Egypt receives third World Bank loan for economic and fiscal reform

7 Dec 17

The World Bank has approved a $1.15bn loan to help Egypt’s economy through reforms to strengthen public finances.

The loan was the last in a series of three annual loans worth a total of $3.15bn to help the country create jobs, ensure energy security and enhance business competitiveness.

It will support fiscal consolidation in Egypt through higher revenue collection, greater moderation of the wage bill, and stronger debt management. Other funding streams will support sustainable energy and competitiveness.

Dr Asad Alam, World Bank country director for Egypt, Yemen and Djibouti, said: “Egypt has shown sustained commitment to implementing inclusive reforms. We are privileged to support the country on its path to achieving its full potential and improving living standards for all Egyptians.”

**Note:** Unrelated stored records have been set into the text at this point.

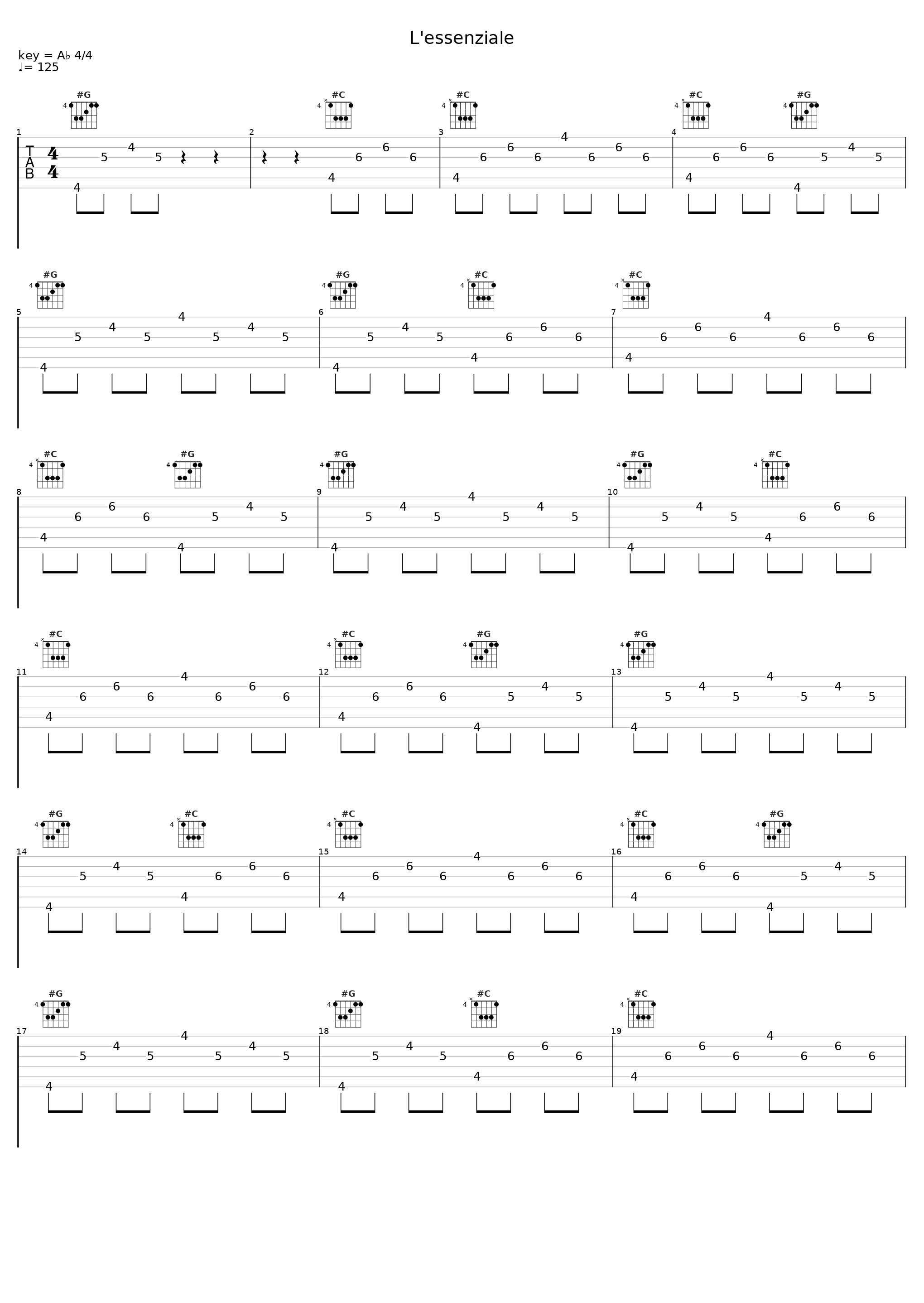 L'essenziale_Marco Mengoni_1
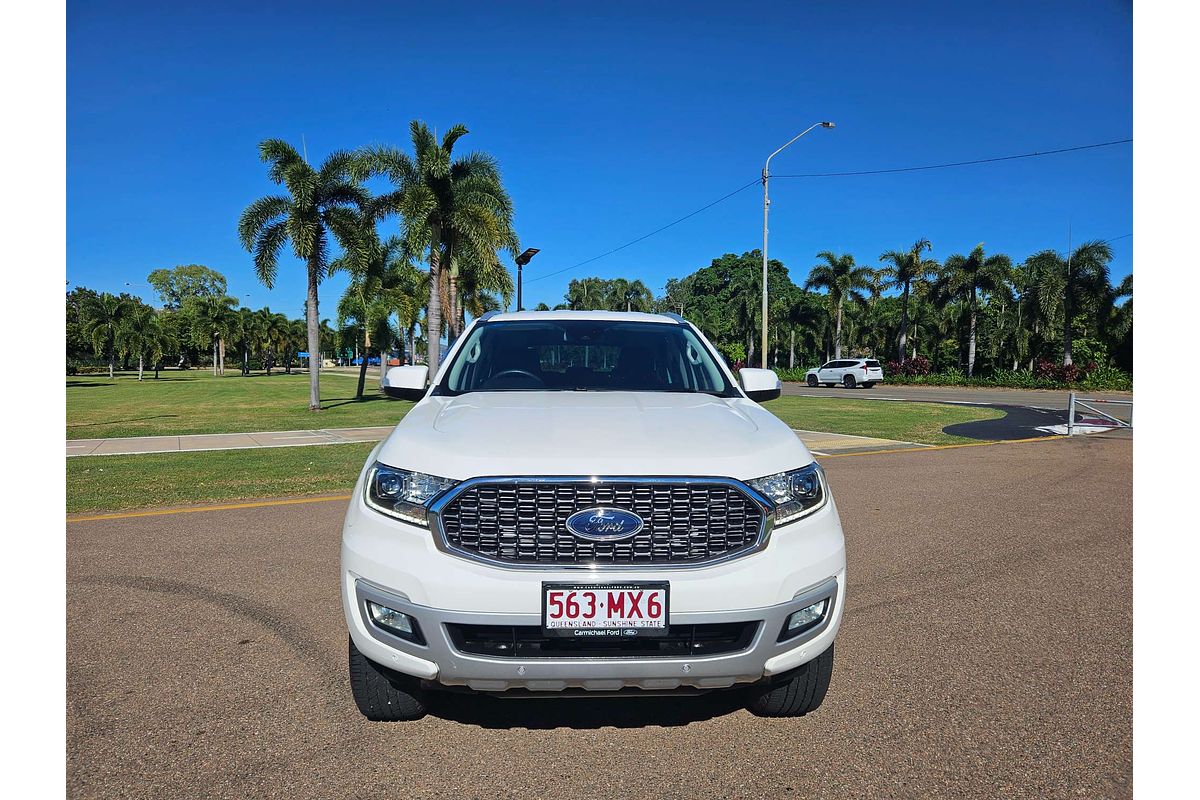 2022 Ford Everest Trend UA II 2.0L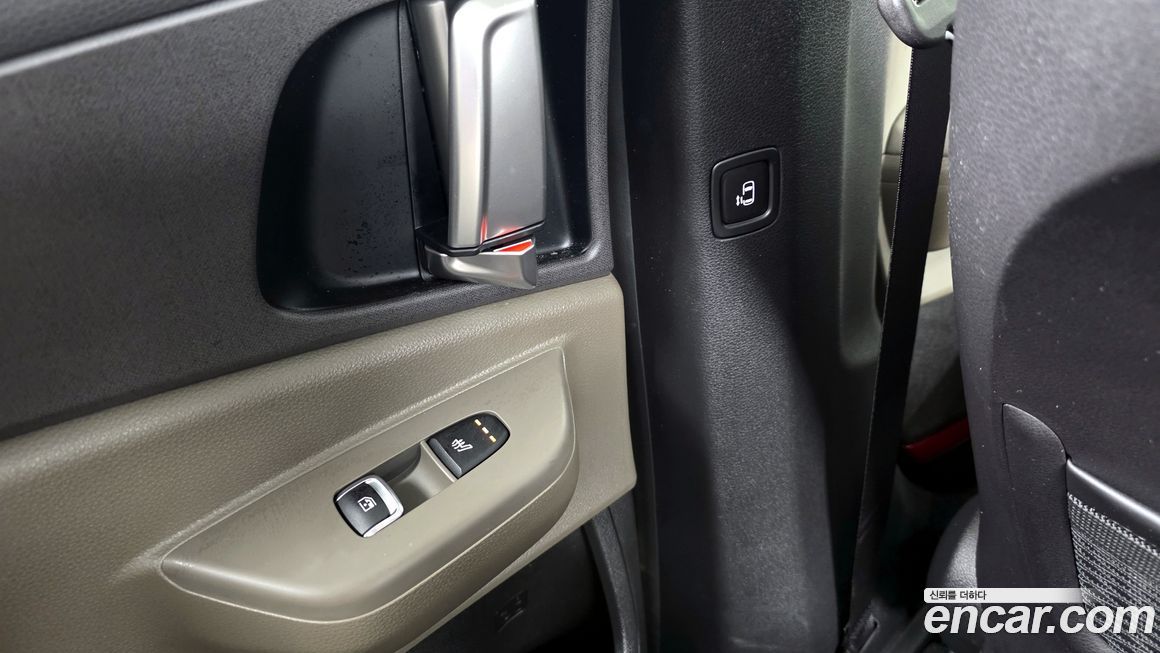 Kia Canival 2024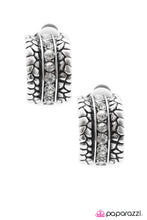 Load image into Gallery viewer, Open Door Jewelry - Cant Be Tamed Clip-On - Paparazzi Accessories

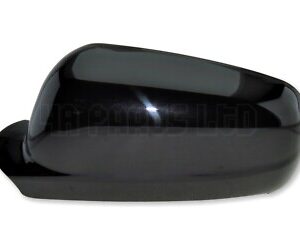VW Passat Golf-IV Bora Left Side Door Mirror Cover 3B0857537B Black Magic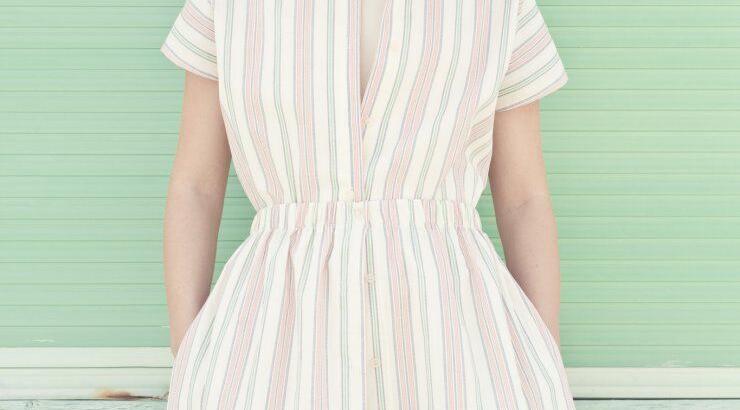 Δείτε τη καινούργια συλλογή της Κύπριας σχεδιάστριας Γεωργίας Μοδίτη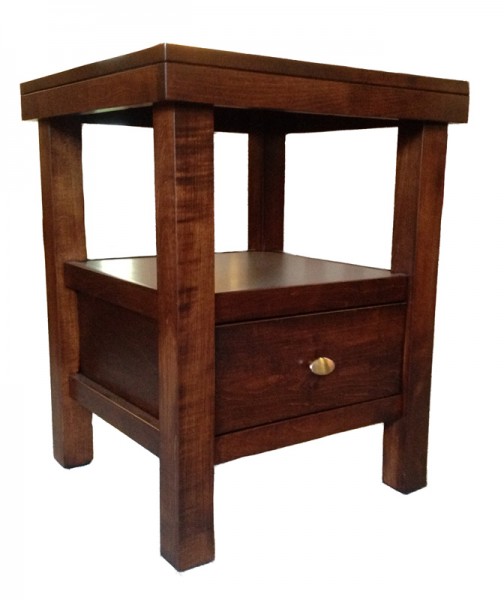 Highlands End Table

World Bank has worked closely with the African Development Bank, which has provided $500m, and the UK, which gave an additional $150m to guarantee an expansion of the loan amount to $1.15bn.

The bank’s task team leaders, Ashish Khanna and Ibraham Chowdhury, said Egypt had provided an international benchmark for “comprehensive reforms” in its policies to maximise finance for development, particularly through $17bn of private investment in the energy sector.

The International Monetary Fund announced a $1bn loan to Egypt following the country’s economic reforms. In a statement, the IMF said it “reaffirms the authorities’ commitment to their reform programme supported by the IMF”.